## PASSAGE
<<<<
Courtesy of Spin Courtesy of Spin


Singer-songwriter Mark Kozelek could be described in a lot of very different ways: sober, maudlin, wise, rambling, talented, asshole, out-of-touch, sexist. He’s been deeply involved in his craft for the past 20 years, directly confronting, challenging critics and fans alike. He’s even the type of guy to curse out a writer during a show just for requesting interviews from his peers for a piece about him. But above all, he takes how people experience his music very seriously.

And with his latest release, none of that’s changed. Common as Light and Love Are Red Valleys of Blood is Kozelek’s newest album under the moniker Sun Kil Moon, his primary project since the breakup of his famed slowcore band Red House Painters in the early 2000s.

While Kozelek’s always been a confessional songwriter, he generated large amounts of acclaim for his work on his last album, Benji. He let go of any emotional inhibition and created an album defined by detail, ranging from the inane (“And we ate at Perry’s and I ordered crab cakes”) to the intensely personal (“She reached down my pants and discovered I was bald”). It provides you with a clear, intimate sense of who Kozelek was at the time — it’s apparent throughout the album that Kozelek’s only trying to build on top of this and go further.

And that’s a mission that completely consumes Common as Light and Love Are Red Valleys of Blood. Fittingly, “God Bless Ohio” is the opening track, a link between his newest work and the main backdrop of Benji, Kozelek’s childhood home of Massillon, Ohio. The first minutes are dedicated to a walk through the streets of that home, with Kozelek painting vivid images of childhood memories over a wistful melody on steel guitar.

But as his mind wanders, the nostalgia focuses on family and Kozelek begins to fear their deaths, remembering those he’s lost already. He questions why he’s still alive, asking exactly what saved him from the “dark clouds hanging over” his childhood home. The chorus comes in before he can find an answer, with words that sound like praise when taken alone but in context assume an eerie ring: “God bless O, God bless O, God bless Ohio.”

The majority of the tracks on this album are structured differently — many feel more like unabridged diary entries than anything else, accounting for its daunting two hour and nine minute runtime, more than twice the length of Benji. But it’s an intentional step taken toward creating something genuine, and Kozelek is in no way interested in sacrificing content for brevity’s sake. He’s righteous in the long-winded, prosaic nature of his own lyrics, even making fun of writing any other way. On “Vague Rock Song,” tongue firmly in cheek, he begins by singing about his desire to make a fun, likeable track of the title’s persuasion. He spends about a minute singing some weird harmonies over what sounds like a xylophone, narrating what they sound like in real time, before returning to talking about his day.

Kozelek is equally unafraid to face politics: multiple verses on “Lone Star” find him pleading with North Carolina regarding their “bathroom bills” and criticizing President Donald J. Trump’s divisive rhetoric.

Kozelek’s is a very polarizing style, and it’s one that’s only compounded by his controversial public figure. If you take the composite of the various people whom Kozelek’s been painted as by critics, you end up with something blurry, an image skewed too far toward both the good and bad. Yet if this album, or the rest of his musical output with Sun Kil Moon, has a central message, it’s that being human is an inherently messy affair full of contradiction, and we’re prone to screw it up — but that’s okay. As much as that pain is real and pervasive, joy and love do exist and are worth living for. Just like its predecessor, Common as Light and Love Are Red Valleys of Blood is another resoundingly personal meditation on that message.
>>>>
## STORED RECORDS
<<<<
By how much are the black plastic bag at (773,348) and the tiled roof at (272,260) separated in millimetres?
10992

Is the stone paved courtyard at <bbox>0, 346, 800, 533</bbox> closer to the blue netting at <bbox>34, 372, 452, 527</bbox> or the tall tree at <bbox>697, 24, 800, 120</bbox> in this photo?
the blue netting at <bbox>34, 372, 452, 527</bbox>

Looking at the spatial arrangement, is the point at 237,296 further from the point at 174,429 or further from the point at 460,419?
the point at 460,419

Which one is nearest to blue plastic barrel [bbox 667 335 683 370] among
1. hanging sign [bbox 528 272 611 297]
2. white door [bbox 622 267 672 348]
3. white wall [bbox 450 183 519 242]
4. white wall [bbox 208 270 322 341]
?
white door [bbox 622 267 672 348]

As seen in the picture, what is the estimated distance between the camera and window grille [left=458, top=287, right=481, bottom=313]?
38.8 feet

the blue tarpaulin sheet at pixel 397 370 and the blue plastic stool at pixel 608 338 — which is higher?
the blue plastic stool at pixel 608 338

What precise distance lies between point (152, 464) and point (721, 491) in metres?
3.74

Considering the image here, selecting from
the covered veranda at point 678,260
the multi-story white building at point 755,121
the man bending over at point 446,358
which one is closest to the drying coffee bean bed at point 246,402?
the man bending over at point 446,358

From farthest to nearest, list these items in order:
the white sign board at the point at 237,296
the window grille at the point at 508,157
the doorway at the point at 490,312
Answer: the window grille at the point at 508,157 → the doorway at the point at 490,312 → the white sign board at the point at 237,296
>>>>
<<<<
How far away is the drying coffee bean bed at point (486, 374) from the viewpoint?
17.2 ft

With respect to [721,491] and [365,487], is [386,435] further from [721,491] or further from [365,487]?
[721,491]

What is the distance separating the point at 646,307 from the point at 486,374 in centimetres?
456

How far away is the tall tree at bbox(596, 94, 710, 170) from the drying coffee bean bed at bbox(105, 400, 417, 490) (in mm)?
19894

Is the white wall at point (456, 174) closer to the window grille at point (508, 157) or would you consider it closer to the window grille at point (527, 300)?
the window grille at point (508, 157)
>>>>
<<<<
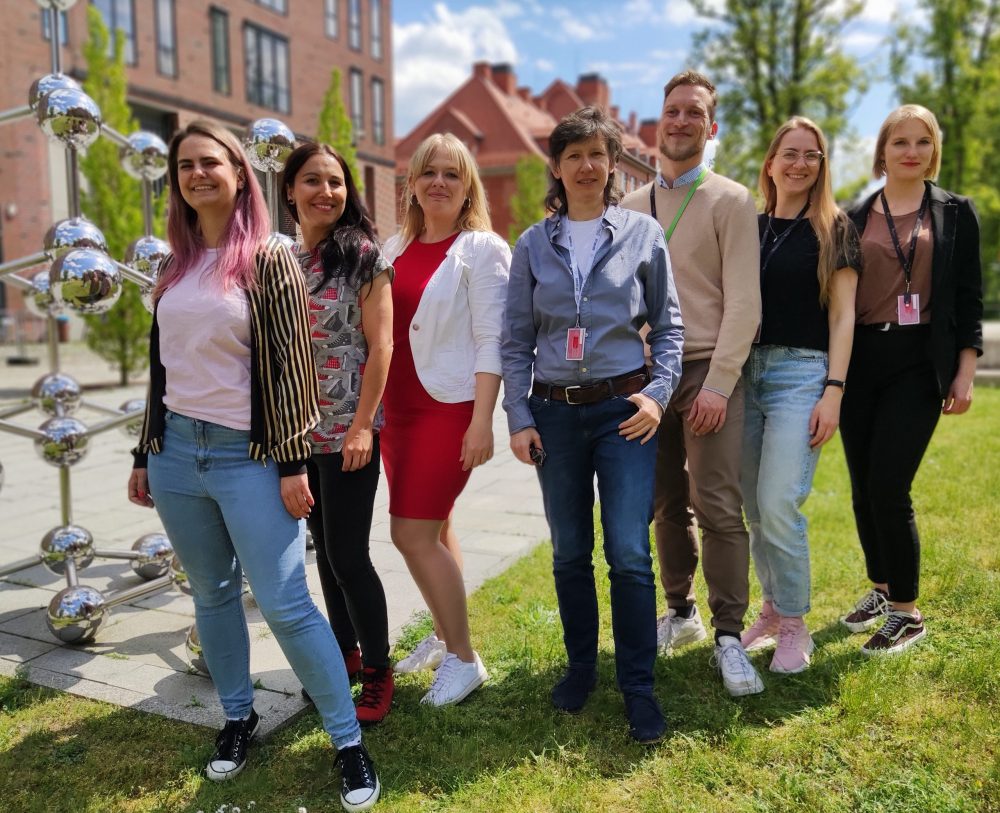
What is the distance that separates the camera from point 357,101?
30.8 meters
>>>>
## TASKS TO PERFORM
1. According to the Sun Kil Moon review, what is the runtime of Common as Light and Love Are Red Valleys of Blood?
2. Quote the stretch of the Sun Kil Moon review that opens with the words containing "While Kozelek’s always" and closes with "and go further.".

## OUTPUTS
1. Two hours and nine minutes.

2.
While Kozelek’s always been a confessional songwriter, he generated large amounts of acclaim for his work on his last album, Benji. He let go of any emotional inhibition and created an album defined by detail, ranging from the inane (“And we ate at Perry’s and I ordered crab cakes”) to the intensely personal (“She reached down my pants and discovered I was bald”). It provides you with a clear, intimate sense of who Kozelek was at the time — it’s apparent throughout the album that Kozelek’s only trying to build on top of this and go further.